Seth outlines a set of a number of domains of flourishing – what classical Indian texts would name puruṣārthas. I agree that there are a number of such domains and it’s price making an attempt to catalogue them. However I discover that in each his record of domains – relationship, accomplishment, aesthetics, which means, whole-heartedness, integration, and acceptance – and his different associated record of “greater targets” – “freedom, equality, justice, wealth, energy, respect, magnificence, intimacy, safety, excellence, serenity, sanctity, and ecstasy” – fact is conspicuous by its absence.
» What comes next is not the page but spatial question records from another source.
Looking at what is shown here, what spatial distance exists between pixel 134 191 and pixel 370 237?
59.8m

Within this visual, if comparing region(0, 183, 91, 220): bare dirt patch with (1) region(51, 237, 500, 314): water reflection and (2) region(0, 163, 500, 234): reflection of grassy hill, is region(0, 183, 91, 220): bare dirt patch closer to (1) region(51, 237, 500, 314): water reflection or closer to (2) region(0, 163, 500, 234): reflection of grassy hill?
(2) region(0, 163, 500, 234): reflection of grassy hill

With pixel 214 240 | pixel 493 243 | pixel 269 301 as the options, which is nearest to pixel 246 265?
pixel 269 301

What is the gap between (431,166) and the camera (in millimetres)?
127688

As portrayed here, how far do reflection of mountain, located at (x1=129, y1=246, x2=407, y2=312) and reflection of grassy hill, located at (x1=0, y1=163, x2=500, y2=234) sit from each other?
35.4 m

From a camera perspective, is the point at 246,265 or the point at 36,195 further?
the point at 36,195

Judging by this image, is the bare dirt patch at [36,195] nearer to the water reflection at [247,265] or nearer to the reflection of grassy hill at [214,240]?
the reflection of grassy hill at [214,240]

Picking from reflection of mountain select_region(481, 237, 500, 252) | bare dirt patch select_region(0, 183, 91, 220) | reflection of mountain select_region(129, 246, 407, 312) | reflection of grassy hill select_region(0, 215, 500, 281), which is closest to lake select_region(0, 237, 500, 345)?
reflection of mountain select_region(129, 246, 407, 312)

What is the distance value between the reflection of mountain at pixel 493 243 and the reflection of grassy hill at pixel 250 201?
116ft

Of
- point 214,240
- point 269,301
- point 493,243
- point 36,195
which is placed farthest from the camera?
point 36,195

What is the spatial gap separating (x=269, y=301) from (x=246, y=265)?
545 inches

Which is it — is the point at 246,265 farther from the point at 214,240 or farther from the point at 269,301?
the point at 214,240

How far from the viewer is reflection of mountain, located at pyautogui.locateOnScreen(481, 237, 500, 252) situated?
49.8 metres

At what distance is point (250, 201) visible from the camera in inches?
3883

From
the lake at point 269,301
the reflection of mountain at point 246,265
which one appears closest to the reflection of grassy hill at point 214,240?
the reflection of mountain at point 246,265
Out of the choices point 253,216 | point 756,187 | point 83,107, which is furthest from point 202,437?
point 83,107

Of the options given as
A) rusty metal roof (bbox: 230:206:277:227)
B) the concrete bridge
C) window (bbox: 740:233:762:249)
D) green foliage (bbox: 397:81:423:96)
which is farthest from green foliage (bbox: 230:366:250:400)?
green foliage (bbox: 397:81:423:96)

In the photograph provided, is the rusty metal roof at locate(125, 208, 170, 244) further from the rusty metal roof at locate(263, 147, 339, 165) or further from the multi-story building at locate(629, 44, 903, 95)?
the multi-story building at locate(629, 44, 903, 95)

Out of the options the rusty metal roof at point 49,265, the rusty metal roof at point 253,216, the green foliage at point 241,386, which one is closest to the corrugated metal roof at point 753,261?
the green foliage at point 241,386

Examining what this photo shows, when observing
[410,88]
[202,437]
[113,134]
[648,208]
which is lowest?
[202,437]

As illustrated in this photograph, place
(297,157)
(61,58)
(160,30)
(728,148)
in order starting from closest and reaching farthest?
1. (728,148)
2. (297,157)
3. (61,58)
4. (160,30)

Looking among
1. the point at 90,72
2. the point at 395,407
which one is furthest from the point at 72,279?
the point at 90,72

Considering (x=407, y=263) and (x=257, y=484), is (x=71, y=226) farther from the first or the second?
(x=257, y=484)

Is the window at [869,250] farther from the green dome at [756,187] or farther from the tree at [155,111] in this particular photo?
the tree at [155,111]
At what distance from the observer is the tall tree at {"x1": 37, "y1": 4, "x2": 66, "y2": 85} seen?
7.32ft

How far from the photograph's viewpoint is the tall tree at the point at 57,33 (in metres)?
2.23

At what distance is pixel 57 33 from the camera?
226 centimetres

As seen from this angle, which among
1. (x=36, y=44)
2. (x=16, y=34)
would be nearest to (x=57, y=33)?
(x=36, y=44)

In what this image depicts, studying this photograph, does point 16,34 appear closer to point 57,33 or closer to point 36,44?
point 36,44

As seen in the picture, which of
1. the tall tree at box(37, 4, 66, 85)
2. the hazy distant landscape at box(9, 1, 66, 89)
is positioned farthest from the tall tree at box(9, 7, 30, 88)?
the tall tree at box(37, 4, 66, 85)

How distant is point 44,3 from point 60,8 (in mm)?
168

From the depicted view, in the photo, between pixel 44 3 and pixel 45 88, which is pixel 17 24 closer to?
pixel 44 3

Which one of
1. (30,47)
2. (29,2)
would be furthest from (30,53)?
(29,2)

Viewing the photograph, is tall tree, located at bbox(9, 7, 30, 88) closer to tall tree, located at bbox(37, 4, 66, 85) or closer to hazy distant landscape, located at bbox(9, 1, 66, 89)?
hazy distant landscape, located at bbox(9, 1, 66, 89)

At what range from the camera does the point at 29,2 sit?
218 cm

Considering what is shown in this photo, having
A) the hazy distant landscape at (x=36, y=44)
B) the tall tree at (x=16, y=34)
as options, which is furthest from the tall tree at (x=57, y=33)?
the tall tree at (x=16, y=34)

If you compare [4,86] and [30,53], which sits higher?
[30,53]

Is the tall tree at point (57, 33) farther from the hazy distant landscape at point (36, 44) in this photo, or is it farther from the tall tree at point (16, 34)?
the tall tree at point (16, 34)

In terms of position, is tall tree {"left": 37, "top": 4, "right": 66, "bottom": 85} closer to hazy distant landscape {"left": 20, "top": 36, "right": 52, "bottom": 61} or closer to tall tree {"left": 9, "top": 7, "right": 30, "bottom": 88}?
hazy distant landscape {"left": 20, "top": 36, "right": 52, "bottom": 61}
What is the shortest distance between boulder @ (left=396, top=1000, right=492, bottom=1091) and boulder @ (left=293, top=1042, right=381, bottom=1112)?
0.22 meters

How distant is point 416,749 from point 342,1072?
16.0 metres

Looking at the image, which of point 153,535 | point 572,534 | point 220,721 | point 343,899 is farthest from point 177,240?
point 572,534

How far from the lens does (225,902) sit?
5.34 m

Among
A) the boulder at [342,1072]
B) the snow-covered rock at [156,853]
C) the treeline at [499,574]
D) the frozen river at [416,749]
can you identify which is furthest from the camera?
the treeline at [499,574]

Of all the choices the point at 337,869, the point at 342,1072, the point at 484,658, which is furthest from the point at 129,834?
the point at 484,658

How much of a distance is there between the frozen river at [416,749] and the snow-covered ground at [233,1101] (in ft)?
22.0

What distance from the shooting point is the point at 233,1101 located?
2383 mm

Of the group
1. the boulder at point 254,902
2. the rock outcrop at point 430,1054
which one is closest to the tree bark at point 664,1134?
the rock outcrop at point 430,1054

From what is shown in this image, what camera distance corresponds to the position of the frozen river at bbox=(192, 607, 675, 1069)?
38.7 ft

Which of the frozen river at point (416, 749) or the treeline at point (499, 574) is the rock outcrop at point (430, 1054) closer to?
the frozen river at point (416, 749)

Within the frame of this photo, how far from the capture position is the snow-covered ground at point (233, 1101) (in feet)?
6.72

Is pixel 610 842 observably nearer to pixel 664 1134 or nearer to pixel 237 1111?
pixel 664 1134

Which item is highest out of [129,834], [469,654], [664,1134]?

The issue with such a listing is that, as Aristotle notes, seeing or understanding fact is actually one thing human beings search, not merely as a result of honesty is one of the best pragmatic coverage (as Seth discusses on pp 58-9), however simply as usually for its personal sake. To ask “when have claims of final actuality ever gotten us anyplace helpful?” is very like asking “when has magnificence ever gotten us anyplace helpful?” There are solutions about utility that may be made – Śāntideva, in chapter IX of the Bodhicaryāvatāra, claims that understanding the in the end empty nature of actuality is what liberates us from struggling – however there may be additionally an extent to which, as with magnificence, to ask in regards to the function of fact is to overlook the purpose. Fact and sweetness are the purpose.

Certainly, if there may be one puruṣārtha the Pali Buddhist sutta texts do clearly acknowledge as invaluable apart from the removing of struggling, it’s yathābhūtadassana, seeing things as they are – that very looking for of true data which Seth implicitly excludes from his record. An inventory of domains of human flourishing that doesn’t embrace fact – or one thing carefully associated to it, like appropriate seeing or data of actuality – is incomplete. And as soon as it’s added in there, we get a really completely different view about which questions are vital.